La ricostruzione – Gli inquirenti hanno ricostruito l‘omicidio anche grazie alle parole del fratello 16enne, che oggi vive protetto per timore di ritorsioni. Saman sarebbe stata uccisa la sera tra il 30 aprile e l’1 maggio. Le videocamere di sorveglianza riprendono la ragazza uscire di casa con il padre e la madre: Saman indossa un hijab e uno zainetto di colore chiaro. Dopo pochi minuti, i genitori tornano indietro senza di lei. Successivamente, il padre esce di nuovo e rincasa con lo zainetto della giovane. I magistrati ritengono che Saman sia stata consegnata allo zio, il 33enne Danish Hasnain, che l’avrebbe strangolata. La tesi sarebbe avvalorata da altre immagini: due giorni prima, Hasnain e due cugini sono stati ripresi mentre uscivano di casa con pale, piede di porco e secchio. Secondo l’accusa, per scavare la fossa per la ragazza, le cui eventuali tracce sono cercate nei dintorni dell’abitato. Nei giorni successivi i familiari hanno lasciato Novellara: i genitori alla volta del Pakistan, mentre zio e cugini si sono diretti in Francia. Qui sono stati fermati per un controllo di routine: non avendo i documenti in regola, gli uomini sono stati invitati a presentarsi alle autorità, ma sono spariti e oggi su di loro pende un mandato di cattura europeo.

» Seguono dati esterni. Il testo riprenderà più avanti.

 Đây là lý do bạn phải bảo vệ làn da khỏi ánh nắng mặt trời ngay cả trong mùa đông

Un cugino, Ikran Ijaz, fermato in Francia, nega ogni responsabilità.

“Se non mi senti chiama la polizia” – La vicenda di Saman Abbas ricorda tristemente quella di due altre ragazze pakistane: Hina Saleem e Sana Cheema, entrambe cresciute nel Bresciano e uccise dai familiari perché volevano vivere una vita “all’occidentale”. Saman era arrivata in Italia nel 2016, a 13 anni. Dopo aver frequentato la terza media, avrebbe desiderato continuare a studiare, ma la famiglia gliel’ha impedito. Nell’ottobre 2020, la ragazza denuncia i genitori che hanno combinato il suo matrimonio in Pakistan: c’è già la data, 22 dicembre, hanno già preso i biglietti. Saman non vuole, ha un ragazzo conosciuto in chat. É accolta in una comunità protetta di Bologna, da dove scappa più di una volta proprio per vedere il fidanzato. L’11 aprile torna a casa, per riprendersi i documenti e lasciare definitivamente la famiglia. Viene convinta a rimanere per qualche giorno, ma ha paura. Al fidanzato, un 21enne pakistano, confida: “se non mi senti per 48 ore, chiama la polizia”. Il ragazzo sta collaborando con gli inquirenti.

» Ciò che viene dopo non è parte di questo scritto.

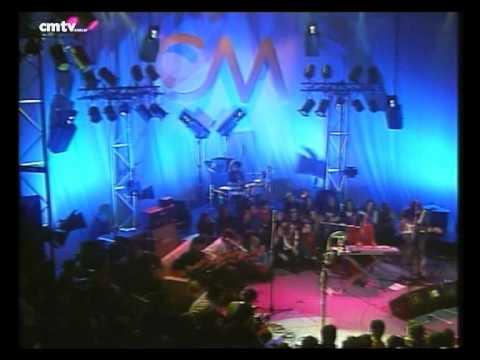 Charly García video Rezo por vos - CM Vivo agosto 2002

La difesa del padre – Il padre della ragazza, Shabbar Abbas, si trova in Pakistan ed è stato raggiunto telefonicamente dal Resto del Carlino lo scorso 31 maggio. L’uomo nega categoricamente le accuse e sostiene che Saman sia in Belgio, dove era già stata negli scorsi mesi. Inoltre ha dichiarato che tornerà in Italia il prossimo 10 giugno e si presenterà ai carabinieri per chiarire la propria posizione. Il fratello di Saman avrebbe visto il padre piangere e quasi svenire dopo la morte della ragazza e ha sostenuto che Shabbar temesse l’aggressività e la violenza del fratello. Ma se è vera la ricostruzione degli inquirenti, l’uomo e la moglie rischiano una condanna per omicidio ed è lecito dubitare di un loro ritorno volontario a Novellara.